-- DATA FOR PROCESSING follows --
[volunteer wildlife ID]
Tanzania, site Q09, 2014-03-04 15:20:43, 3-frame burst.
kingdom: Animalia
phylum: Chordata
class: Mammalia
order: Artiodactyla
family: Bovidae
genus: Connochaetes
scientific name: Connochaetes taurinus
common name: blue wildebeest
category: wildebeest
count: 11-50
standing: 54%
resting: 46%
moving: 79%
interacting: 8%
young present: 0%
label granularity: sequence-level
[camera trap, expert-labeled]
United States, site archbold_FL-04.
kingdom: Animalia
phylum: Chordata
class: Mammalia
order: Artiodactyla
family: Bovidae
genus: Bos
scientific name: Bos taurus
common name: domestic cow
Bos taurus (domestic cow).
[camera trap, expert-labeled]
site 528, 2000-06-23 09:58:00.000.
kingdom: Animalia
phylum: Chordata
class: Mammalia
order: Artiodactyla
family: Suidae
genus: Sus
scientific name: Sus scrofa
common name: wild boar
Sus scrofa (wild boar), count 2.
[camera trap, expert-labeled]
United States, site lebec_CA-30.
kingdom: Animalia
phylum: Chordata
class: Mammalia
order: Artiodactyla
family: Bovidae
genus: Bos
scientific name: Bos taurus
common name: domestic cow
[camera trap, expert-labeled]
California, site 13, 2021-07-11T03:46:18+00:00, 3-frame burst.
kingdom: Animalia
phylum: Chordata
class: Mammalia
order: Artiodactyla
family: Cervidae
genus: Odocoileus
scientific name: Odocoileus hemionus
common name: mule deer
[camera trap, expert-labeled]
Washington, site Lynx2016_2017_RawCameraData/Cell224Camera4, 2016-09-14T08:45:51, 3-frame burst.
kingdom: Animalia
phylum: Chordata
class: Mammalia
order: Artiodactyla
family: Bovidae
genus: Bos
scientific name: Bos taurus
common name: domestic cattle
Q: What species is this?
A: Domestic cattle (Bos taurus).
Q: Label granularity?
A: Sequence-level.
-- DATA FOR PROCESSING concluded --
**TASK**
Looking through the data above, copy out each line in which the string "level" occurs.

**WRITTEN REPLY**
label granularity: sequence-level
A: Sequence-level.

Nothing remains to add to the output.